Announcing the gift from the Kauffman Foundation, Morton thanked the organization for its commitment to “reward the entrepreneurial spirit, the same spirit that UMKC wants to cultivate and keep alive.”

Morton said UMKC will seek matching funds from the state of Missouri to build the Free Enterprise Center, to be housed in a new building to be constructed at the site of a vacant structure at 215 Volker Boulevard.

A multi-disciplinary initiative, the Center will provide a platform for invention, research and education with a wide range of partners, including the Ewing Marion Kauffman Foundation, MRIGlobal and Metropolitan Community College. The facility will assist entrepreneurs, educators, researchers, and industry in the production of prototype devices, manufacturing processes and end products.  The center is intended to act as a catalyst for entrepreneurs, educators, mentors, and collaborators for economic development through product design, innovative education and state-of-the-art research.
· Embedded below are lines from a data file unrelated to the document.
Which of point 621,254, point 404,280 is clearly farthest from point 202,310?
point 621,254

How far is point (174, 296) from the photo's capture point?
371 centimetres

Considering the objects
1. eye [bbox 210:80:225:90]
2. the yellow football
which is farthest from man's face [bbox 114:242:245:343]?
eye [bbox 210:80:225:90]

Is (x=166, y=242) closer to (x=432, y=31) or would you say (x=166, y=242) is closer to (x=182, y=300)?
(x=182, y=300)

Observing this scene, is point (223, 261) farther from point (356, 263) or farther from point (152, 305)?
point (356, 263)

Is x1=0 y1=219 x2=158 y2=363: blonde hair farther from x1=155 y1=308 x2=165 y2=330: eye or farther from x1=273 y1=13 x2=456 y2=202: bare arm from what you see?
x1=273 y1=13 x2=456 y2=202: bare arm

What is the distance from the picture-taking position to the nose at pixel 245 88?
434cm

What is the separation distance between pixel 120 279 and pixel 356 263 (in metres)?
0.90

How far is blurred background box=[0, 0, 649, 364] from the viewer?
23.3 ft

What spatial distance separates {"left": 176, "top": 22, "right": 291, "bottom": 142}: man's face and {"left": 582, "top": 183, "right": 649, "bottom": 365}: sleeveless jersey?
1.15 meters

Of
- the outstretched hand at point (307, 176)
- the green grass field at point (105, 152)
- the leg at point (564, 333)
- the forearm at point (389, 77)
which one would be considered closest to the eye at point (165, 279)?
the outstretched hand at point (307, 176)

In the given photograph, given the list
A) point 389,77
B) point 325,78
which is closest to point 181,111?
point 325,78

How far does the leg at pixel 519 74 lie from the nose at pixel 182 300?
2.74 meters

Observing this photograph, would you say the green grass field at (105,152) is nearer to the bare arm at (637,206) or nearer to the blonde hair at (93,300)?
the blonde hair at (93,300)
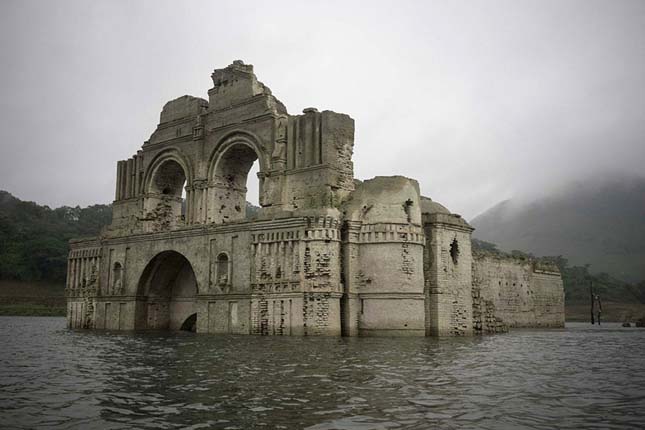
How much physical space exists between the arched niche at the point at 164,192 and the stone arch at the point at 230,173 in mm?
3039

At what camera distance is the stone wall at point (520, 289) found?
35.5 meters

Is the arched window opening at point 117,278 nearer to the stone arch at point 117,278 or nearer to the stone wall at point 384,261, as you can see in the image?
the stone arch at point 117,278

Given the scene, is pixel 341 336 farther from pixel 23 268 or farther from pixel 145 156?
pixel 23 268

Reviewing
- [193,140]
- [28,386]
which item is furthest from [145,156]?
[28,386]

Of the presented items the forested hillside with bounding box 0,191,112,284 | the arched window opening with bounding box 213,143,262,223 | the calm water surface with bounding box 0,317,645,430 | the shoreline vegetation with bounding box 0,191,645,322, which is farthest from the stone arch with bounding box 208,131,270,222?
the forested hillside with bounding box 0,191,112,284

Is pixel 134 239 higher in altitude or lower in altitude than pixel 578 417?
higher

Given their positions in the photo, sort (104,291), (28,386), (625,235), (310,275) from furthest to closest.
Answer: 1. (625,235)
2. (104,291)
3. (310,275)
4. (28,386)

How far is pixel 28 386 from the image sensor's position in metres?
10.6

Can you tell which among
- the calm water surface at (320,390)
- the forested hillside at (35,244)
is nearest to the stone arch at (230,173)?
the calm water surface at (320,390)

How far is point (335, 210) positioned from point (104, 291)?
614 inches

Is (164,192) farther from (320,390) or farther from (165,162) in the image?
(320,390)

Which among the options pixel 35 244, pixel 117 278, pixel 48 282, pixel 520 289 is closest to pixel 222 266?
pixel 117 278

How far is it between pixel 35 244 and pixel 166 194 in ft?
164

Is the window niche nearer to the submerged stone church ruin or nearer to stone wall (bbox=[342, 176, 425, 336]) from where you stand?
the submerged stone church ruin
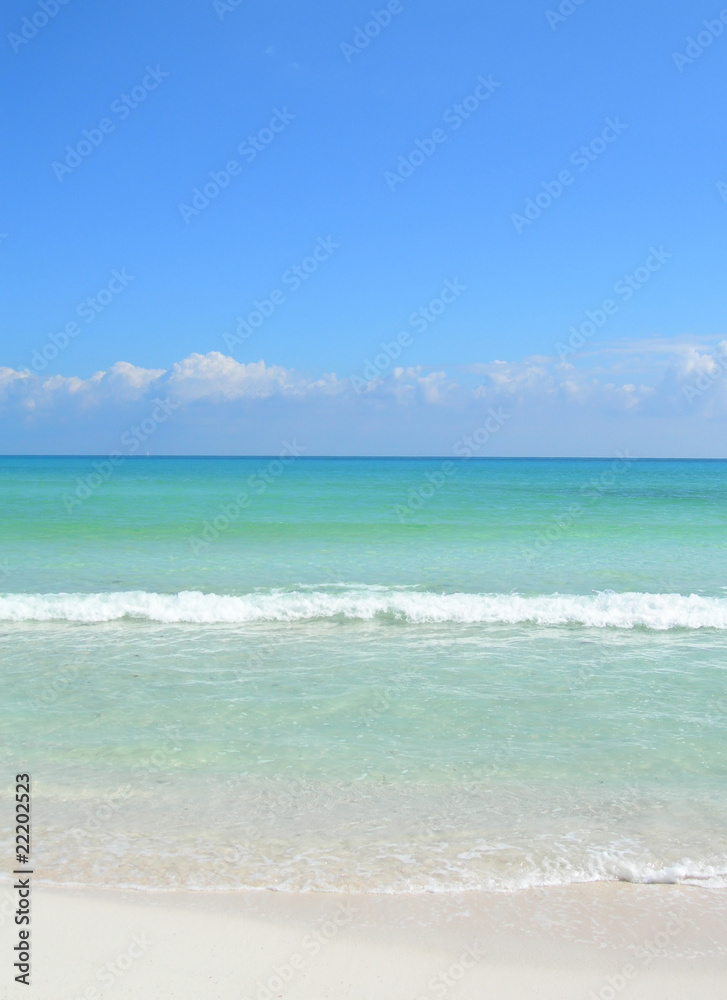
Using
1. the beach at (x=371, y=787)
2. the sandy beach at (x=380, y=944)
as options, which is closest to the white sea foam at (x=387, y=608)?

The new building will provide the critically needed space to accommodate the rapid growth of two of UMKC’s fastest-growing academic units: the School of Computing and Engineering and the Henry W. Bloch School of Management. The two schools are already collaborating on new initiatives that link technology and management in new and innovative ways.  This building will include laboratory space, rapid prototyping equipment, educational/collaborative space, and business/technology transfer advisors that will serve the students, faculty and researchers from both schools; as well as local industries, entrepreneurs, artists and K-12 students.
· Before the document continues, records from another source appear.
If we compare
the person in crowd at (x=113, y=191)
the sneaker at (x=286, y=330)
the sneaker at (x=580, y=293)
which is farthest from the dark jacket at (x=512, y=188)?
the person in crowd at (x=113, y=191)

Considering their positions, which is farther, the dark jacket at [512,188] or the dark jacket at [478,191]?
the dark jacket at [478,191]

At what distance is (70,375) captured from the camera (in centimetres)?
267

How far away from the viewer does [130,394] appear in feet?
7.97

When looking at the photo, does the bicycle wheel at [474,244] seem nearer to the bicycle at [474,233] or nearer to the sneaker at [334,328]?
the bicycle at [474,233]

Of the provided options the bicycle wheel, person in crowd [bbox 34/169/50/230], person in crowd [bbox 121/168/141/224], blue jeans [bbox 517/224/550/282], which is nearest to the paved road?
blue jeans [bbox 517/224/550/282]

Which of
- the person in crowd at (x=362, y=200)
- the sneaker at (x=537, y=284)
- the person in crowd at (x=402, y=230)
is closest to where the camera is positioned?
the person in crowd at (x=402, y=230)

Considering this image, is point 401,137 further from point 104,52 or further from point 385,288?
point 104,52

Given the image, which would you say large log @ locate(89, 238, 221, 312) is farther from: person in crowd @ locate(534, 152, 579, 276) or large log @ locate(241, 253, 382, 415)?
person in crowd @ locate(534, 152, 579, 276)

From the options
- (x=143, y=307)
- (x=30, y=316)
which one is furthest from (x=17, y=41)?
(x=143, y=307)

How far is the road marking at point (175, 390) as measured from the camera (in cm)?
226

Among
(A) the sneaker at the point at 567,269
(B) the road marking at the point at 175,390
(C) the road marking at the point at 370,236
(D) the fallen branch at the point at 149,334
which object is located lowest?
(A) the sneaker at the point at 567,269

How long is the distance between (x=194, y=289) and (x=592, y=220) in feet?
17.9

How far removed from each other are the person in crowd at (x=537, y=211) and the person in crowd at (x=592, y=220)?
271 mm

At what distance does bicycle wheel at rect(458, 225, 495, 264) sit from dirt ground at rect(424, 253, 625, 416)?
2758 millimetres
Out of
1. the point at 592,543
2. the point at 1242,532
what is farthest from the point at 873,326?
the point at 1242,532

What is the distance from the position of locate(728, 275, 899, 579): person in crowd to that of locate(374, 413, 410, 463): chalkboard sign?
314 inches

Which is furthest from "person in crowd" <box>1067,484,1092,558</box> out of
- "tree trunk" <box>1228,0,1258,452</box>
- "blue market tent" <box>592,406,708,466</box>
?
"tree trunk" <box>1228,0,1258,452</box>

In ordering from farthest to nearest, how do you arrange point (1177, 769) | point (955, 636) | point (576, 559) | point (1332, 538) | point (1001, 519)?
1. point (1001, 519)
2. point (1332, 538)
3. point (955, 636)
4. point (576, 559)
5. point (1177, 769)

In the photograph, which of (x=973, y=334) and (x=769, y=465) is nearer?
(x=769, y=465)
The KC STEM (Science, Technology, Engineering and Mathematics) Alliance within the School of Computing and Engineering is reaching more than 13,000 middle and high school students in the Kansas City region. This center would provide the KC STEM Alliance space to work with high school students on projects that involve robotics, manufacturing, material science and engineering design. UMKC Enactus students, who compete in entrepreneurial challenges, will work with these students on the entrepreneurial and business aspects of technology and manufactured products and projects. The facility will also be used as a laboratory, incubator and prototyping center for all students within the School of Computing and Engineering and all entrepreneurship students within the Bloch School of Management.